--- PROVIDED TEXT ---

HHHartmann commented 6 years ago

I don't quite understand your point. file.list() returns an array, yes. So there could be a factory call to initiate an iterator which then reads the next file each time it is called. Would that be possible or am I missing something?

TerryE commented 6 years ago

See the lbaselib.c code for pairs() and PiL 27.3.3 -- it's worth buying the PiL book BTW as I discuss in my FAQ. In this case the iterator is stateless so it is even easier.

nedoskiv commented 6 years ago

@HHHartmann: isn't that the same, if we call it to read next file and modify file system meanwhile file list order gonna mix up?

nwf commented 6 years ago

@nedoskiv Given the need for segregated iteration and update to the FS, if the set of updates is small, it could be worth batching them up within the iterator and then executing them all at once after iteration is over. If a large number of updates need to be made, you'll likely have to restart iteration after each one, which is, unfortunately, going to take time proportional to the product of the number of files and the number of updates, but given that the ESPs have very little memory, this may be the best you can do.

HHHartmann commented 6 years ago

@TerryE I see, the code is somewhat difficult. I am not sure if I could manage to write an iterator myself in a decent amount of time. But as I understand most of the complexity also arises due to the array handling and not the iterator itself. I had only looked at PiL 7.1 which seemed fair enough to give it a try to me. But I might still give it a try if that would be the preferred way to handle it and there is any chance to get it integrated here at all.

TerryE commented 6 years ago

Gregor, it takes some time to get your head around the Lua array manipulation API, but ltablib.c itself provides lots of worked examples. In my view this really only starts to become an issue if you have over 64 files in SPIFFS. What % of our users would want to do this?

If I were developing this app for myself, then I wouldn't bother implementing this sort of patch; I would code around it in Lua. However I have occasionally used

for f,s in pairs(file.list()) do
  if s:match(pattern) then
    -- process matching file name
  end
end

And I can imagine the extension where we pass an optional match pattern into file.list() being used, and moreover the OP could easily use this to scale his app.

nedoskiv commented 6 years ago

@nwf are we talking about iterator writen in C or in Lua?

--- SUPPLIED DATA ---

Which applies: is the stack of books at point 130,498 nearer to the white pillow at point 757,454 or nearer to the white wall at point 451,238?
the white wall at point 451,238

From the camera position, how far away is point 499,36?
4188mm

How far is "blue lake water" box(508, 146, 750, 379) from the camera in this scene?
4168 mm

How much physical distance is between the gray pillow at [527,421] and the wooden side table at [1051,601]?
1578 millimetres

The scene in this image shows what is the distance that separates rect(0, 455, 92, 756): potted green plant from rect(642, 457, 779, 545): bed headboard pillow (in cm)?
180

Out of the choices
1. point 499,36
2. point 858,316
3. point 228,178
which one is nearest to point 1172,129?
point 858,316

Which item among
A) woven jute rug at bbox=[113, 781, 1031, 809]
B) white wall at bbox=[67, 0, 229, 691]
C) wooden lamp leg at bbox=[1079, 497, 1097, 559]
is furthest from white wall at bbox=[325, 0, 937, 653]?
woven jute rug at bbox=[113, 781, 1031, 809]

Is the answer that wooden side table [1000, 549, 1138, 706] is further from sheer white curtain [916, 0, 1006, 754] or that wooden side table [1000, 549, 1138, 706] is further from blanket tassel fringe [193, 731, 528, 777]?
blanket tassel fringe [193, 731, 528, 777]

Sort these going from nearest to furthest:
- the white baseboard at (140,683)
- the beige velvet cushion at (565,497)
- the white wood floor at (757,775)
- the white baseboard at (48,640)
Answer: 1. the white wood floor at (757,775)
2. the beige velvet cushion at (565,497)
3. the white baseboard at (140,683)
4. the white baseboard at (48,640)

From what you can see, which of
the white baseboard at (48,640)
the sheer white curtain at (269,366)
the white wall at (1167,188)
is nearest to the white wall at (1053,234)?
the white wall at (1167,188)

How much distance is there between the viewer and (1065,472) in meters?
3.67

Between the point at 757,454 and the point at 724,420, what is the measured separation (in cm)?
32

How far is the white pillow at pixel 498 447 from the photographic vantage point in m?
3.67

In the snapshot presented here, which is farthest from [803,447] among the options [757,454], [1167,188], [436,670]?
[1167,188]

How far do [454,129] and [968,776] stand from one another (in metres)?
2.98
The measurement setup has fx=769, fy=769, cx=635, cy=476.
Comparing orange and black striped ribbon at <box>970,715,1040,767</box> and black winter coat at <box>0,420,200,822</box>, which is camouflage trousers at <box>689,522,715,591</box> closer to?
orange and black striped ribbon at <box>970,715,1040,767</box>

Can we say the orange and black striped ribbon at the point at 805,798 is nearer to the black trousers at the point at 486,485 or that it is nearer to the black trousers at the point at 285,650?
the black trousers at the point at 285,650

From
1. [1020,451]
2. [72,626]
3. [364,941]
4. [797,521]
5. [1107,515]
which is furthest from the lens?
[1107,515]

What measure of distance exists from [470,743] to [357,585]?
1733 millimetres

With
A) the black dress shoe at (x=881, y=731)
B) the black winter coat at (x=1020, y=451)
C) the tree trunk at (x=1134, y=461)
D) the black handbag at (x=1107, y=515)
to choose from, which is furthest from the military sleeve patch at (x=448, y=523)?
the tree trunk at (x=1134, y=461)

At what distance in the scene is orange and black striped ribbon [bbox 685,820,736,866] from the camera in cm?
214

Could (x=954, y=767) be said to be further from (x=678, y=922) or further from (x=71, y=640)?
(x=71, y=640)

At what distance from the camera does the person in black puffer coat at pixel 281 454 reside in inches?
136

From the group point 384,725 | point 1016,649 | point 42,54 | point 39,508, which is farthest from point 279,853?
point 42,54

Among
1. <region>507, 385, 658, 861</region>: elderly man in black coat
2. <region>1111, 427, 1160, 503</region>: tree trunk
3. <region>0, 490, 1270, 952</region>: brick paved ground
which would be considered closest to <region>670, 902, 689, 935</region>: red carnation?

---

» **EXERCISE INSTRUCTIONS**
a) Retype the part of the forum thread about file.list() from "See the lbaselib.c" to "you can do.".
b) Echo the rows word for word, from the very first line through the line with "1578 millimetres".

» **WORKED ANSWERS**
a)
See the lbaselib.c code for pairs() and PiL 27.3.3 -- it's worth buying the PiL book BTW as I discuss in my FAQ. In this case the iterator is stateless so it is even easier.

nedoskiv commented 6 years ago

@HHHartmann: isn't that the same, if we call it to read next file and modify file system meanwhile file list order gonna mix up?

nwf commented 6 years ago

@nedoskiv Given the need for segregated iteration and update to the FS, if the set of updates is small, it could be worth batching them up within the iterator and then executing them all at once after iteration is over. If a large number of updates need to be made, you'll likely have to restart iteration after each one, which is, unfortunately, going to take time proportional to the product of the number of files and the number of updates, but given that the ESPs have very little memory, this may be the best you can do.

b)
Which applies: is the stack of books at point 130,498 nearer to the white pillow at point 757,454 or nearer to the white wall at point 451,238?
the white wall at point 451,238

From the camera position, how far away is point 499,36?
4188mm

How far is "blue lake water" box(508, 146, 750, 379) from the camera in this scene?
4168 mm

How much physical distance is between the gray pillow at [527,421] and the wooden side table at [1051,601]?
1578 millimetres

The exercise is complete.